Lighting Systems play an important role in human factors of safe driving. It is an essential part of any vehicle and has undergone significant changes and advances in lighting technology over the years. Thermal aspects play a crucial role when it comes to the designing of automotive lights. Automotive lighting systems mainly consist of outer lens, inner lens, housing, reflectors, bulb, bezel, Led, PCB and light guide, etc.

Figure 1: Automotive headlamp

Out of the parts mentioned above, bulb and led are the two primary sources of lighting that generate a lot of heat energy. Hence it is essential to design the automobile lamps such that even at an extreme ambient temperature, the temperature on each part is maintained well below the critical limit. The critical limit is usually the heat deflection temperature & the maximum temperature on the parts of the lighting system should be well below their respective material HDT values.

The role of CFD simulation in Automotive lamp designing?

Coming to the main question – “What is the role of Computational Fluid Dynamics and software tools such as ANSYS in designing the automotive lighting system”? 

CFD simulations can play a crucial role in optimizing various design parameters such as lamp size, the distance between bulb and lens, number of vents, vent location, and selection of materials according to the design requirements. The thermal simulation of automotive lamps comes under conjugate heat transfer type of analysis in which all the modes of heat transfer are essential to model. Radiation is the key source of heat transfer in lamps. Radiation affects the heat wattage from the filament or led source chip and increases the following – temperature of the bulb, reflector, housing, lens, etc. Hence, proper selection of the radiation model is important to get accurate results. Since many parts are interlinked, thermal conduction plays a crucial role in heat distribution especially when automotive lighting systems contain Led chips and PCB. 

As all three modes of heat transfer are involved in this simulation, various parameters are needed to benchmark to get the correct results. 

There are mostly three kinds of simulation done for Automotive lamps as follows: 

Simulation of Headlamps:

The bulb of the headlamp consists of two filaments called High beam and Low beam filament. The Low beam filament is situated closer towards the lens and the High beam filament is placed closer towards the bulb holder. Generally, analysis of the former is more preferred than high beam one because when the Low beam filament is switched ON, the lamp parts get more heated.  However, some companies also tend to perform analysis by turning ON both high beam and low beam filaments to predict the maximum temperature in the worst-case scenario.

....

Objectives ::
- 1) According to the text on automotive lamp design, what is the key source of heat transfer in lamps?
- 2) List every design parameter that the text on automotive lamp design says CFD simulations can help optimize.
- 3) Carry the text on automotive lamp design forward from its final sentence.

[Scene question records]

....

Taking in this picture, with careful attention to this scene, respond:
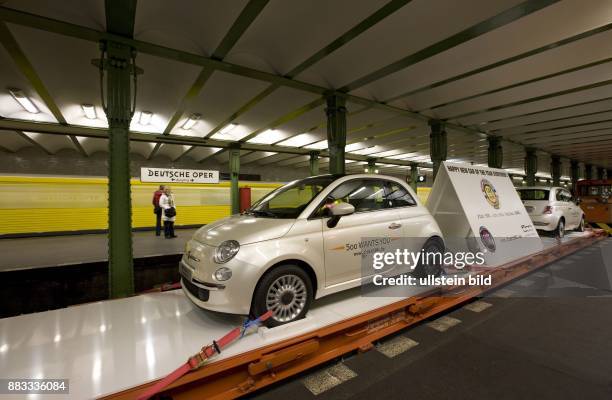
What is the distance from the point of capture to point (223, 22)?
3662mm

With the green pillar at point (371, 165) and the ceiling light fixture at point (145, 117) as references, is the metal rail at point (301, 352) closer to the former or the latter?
the ceiling light fixture at point (145, 117)

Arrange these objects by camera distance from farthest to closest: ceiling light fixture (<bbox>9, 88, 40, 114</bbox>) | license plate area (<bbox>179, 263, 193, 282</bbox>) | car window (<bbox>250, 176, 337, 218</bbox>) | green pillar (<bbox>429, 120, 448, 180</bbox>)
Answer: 1. green pillar (<bbox>429, 120, 448, 180</bbox>)
2. ceiling light fixture (<bbox>9, 88, 40, 114</bbox>)
3. car window (<bbox>250, 176, 337, 218</bbox>)
4. license plate area (<bbox>179, 263, 193, 282</bbox>)

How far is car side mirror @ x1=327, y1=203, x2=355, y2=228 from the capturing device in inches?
109

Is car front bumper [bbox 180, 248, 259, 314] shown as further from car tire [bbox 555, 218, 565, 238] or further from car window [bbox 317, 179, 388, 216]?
car tire [bbox 555, 218, 565, 238]

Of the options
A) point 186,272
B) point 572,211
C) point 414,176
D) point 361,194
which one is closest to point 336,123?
point 361,194

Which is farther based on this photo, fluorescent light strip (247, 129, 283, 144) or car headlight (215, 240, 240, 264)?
fluorescent light strip (247, 129, 283, 144)

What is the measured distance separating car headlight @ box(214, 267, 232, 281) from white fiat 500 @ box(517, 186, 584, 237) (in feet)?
25.3

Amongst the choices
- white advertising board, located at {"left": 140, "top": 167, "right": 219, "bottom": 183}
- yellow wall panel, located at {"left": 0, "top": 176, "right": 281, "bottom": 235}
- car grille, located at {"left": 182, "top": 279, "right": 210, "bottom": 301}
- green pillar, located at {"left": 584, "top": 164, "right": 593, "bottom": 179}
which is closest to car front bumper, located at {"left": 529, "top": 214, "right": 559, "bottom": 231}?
car grille, located at {"left": 182, "top": 279, "right": 210, "bottom": 301}

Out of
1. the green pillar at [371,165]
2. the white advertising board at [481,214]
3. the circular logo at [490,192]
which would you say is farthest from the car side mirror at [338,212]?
the green pillar at [371,165]

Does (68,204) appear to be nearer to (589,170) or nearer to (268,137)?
(268,137)

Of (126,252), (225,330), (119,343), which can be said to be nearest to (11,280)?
(126,252)

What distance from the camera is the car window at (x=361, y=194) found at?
3174 millimetres

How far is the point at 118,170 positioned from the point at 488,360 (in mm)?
4662

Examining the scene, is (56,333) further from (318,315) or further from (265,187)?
(265,187)
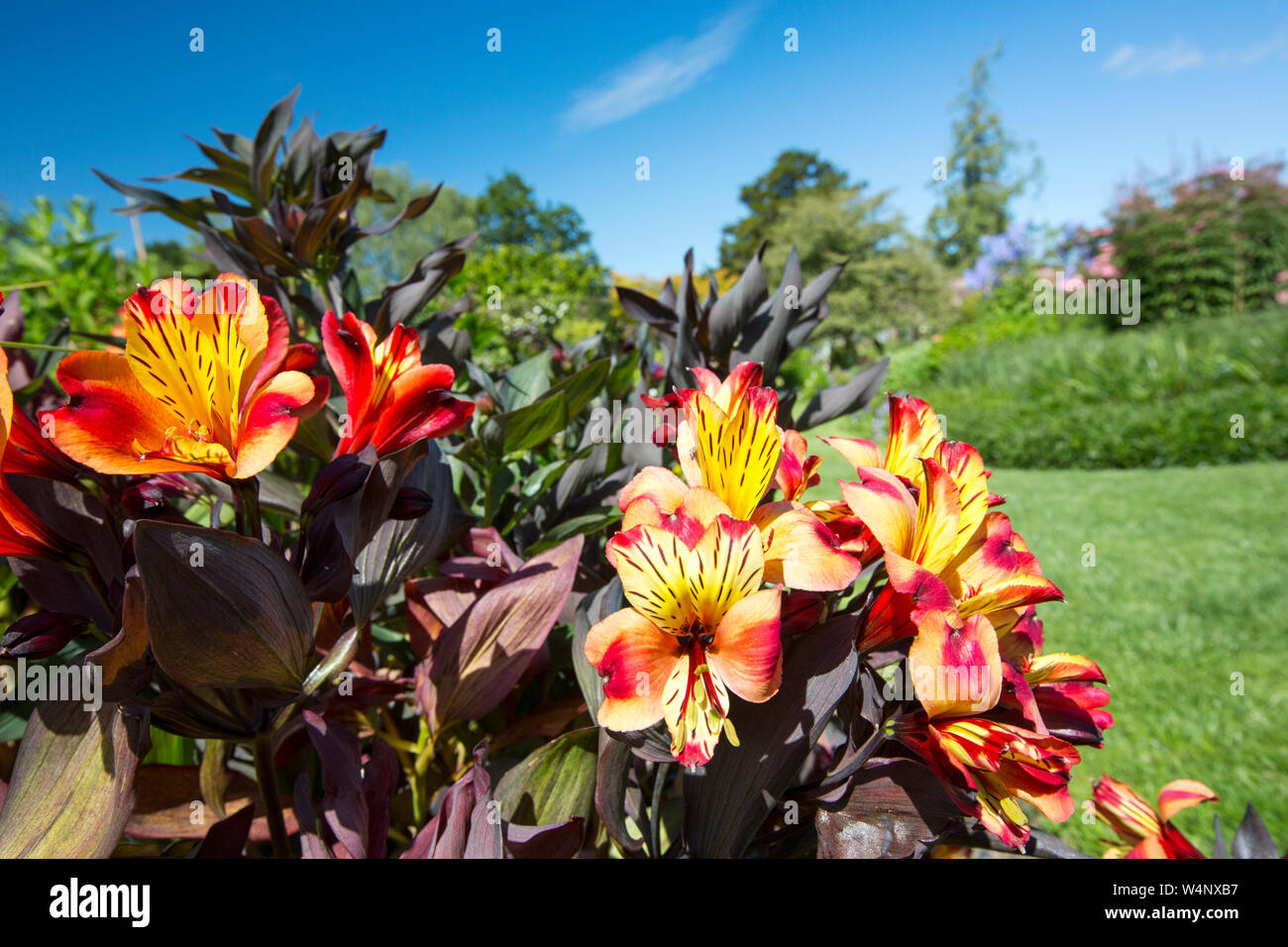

....

The answers ::
- 1) Radiation is the key source of heat transfer in lamps.

- 2)
- lamp size
- the distance between bulb and lens
- number of vents
- vent location
- selection of materials

- 3)
Simulation of Taillamp:

Tail lamps are generally smaller in size as compared to headlamps, so to avoid high temperatures, they should be carefully designed. Tail lamps consist of tail function filament and stop function filament. Tail lamp simulation is done by turning ON both the tail function and stop function filament.

Simulation of Front turning lamp:

Headlamp consists of a signal turning bulb. Sometimes companies prefer to simulate the headlamps along with the front turning lamp. Often, two turning signal bulbs will be at the sides of headlamps. These two signal lamps may contain separate reflector parts and lens parts. The wattage of these bulbs is generally small, but as these signal bulbs are cramped to a smaller area, it may end up heating the lens and reflector way above HDT values. That is why engineers very often perform simulations for these lamps as well.

Table 1: Lamp Main parts and material description:

PartsMost Preferred MaterialHeat deflection temperature range
Outer LensPlastics100°C -140°C
BulbGlassN. A
BezelPlastics/PET+PBT90°C -140°C
Inner lensPlastics100°C -140°C

The main aim of the simulation is to predict the temperature distribution in various lamp parts and to find out if the maximum temperature is greater or lesser than the Heat deflection temperature. This can help the design team to select the best material according to the design requirement. The simulation can also help the design team to decide the proper locations of air vents by predicting the air-flow path and location of maximum temperature.

Advantages of using ANSYS Icepak in Automotive light thermal simulation:

ANSYS Icepak is the most popular tool in the market when it comes to electronics cooling simulation. It uses Fluent as a solver which is one of the most reliable and popular solvers when it comes to CFD.

The top advantage of using ANSYS Icepak is that it saves us from the tedious task of generating fluid domain. It can automatically generate fluid domain using a cabinet or enclosure approach and creates hexahedral mesh easily. Using Icepak we can save a lot of time which we spend in generating fluid domain and creating a high-quality mesh. Moreover, ANSYS Icepak has various radiation models, such as S2S, DO, Ray, tracing models which can be used both for participating and non-participating mediums accordingly.

To show the capability of ANSYS Icepak in simulating automotive lighting systems, a quite simple model of an Automotive headlamp is developed using Spaceclaim. Please note that this cad design is in no way sponsored by or affiliated with any organization.

Outer Lens

Figure 2: Lamp Parts

Icepak Simplification:

The Spaceclaim objects will be converted into icepack objects using the Icepak simplification feature available in Spaceclaim. Conversion to icepack objects is necessary and every geometry part must be converted to icepack objects through icepack simplification in space claim or design modeler.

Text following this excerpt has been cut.